John Rudd (1498-1579) was a Yorkshire born Tudor cartographer and clergyman of both the Church of England and Catholic Church.

== Biography ==
John Rudd was born in Yorkshire in 1498, with nothing being known about his family background. He attended Clare College, with a BA and MA by 1520. He entered the priesthood in 1521, becoming a fellow at St John's College, Cambridge.

During the Reformation Rudd initially adopted a stridently catholic position, being briefly imprisoned on the orders of Thomas Cromwell because of a sermon that Rudd had given at Paul's Cross, thought to have expressed sympathy with Elizabeth Barton and her followers. To avoid execution he renounced Catholicism and after was allowed to continue to preach.

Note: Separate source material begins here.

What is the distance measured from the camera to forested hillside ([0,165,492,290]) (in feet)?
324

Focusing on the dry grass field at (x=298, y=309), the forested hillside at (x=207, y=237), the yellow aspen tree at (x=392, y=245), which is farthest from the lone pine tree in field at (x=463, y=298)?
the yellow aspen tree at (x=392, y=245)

While imprisoned, Rudd would create his first map, a now lost "Ptolemaic" map of the Holy Land, (Note: "The map, he said, was based on the work of Ptolemy, Pliny, Strabo and Jerome, showed all the places mentioned in the New Testament and many in the Old, and was more accurate than any which had previously been published." (Marcombe 1978)) at some point before 1534. (Note: It has been suggested that this is the map that appears in the 1535 Coverdale Bible.) This maps was sent, in exchange for extraditing his release from solitary conferment, to the new Bishop-elect of Chester Rowland Lee. By the 1540s he began to achieve some positions of note in Protestant England, even being nominated Clerk of the Closet.

In 1561, at the request of Elizabeth I he was given two years' leave from his duties as a prebendary of Durham Cathedral, to "trav by his own sight to view and consi div parts of our … Realm" with the objective of mapping all of England. Although he does not appear to have completed this objective, it was completed by his apprentice, Christopher Saxton. Saxton was employed by Rudd as a servant, and it seems likely that he accompanied him on these trips, and learned draughting and surveying skills from his master.

While little of Rudd's own work survives, it has been suggested that Mercator's maps of the British Isles, published as Angliae, Scotiae et Hiberniae nova Descripto [...] was, to some extent, based on Rudd's work.

== Family ==
Rudd married Isabel Whildon in 1551. (Note: He briefly renounced her, during the reign of Mary I, as to keep his property and titles in the Counter-Reformed church. He would receive Isabel back after Elizabeth I came to the throne.) Together they had at least three daughters and three sons. John Rudd died in Durham in 1579, being buried in its Cathedral.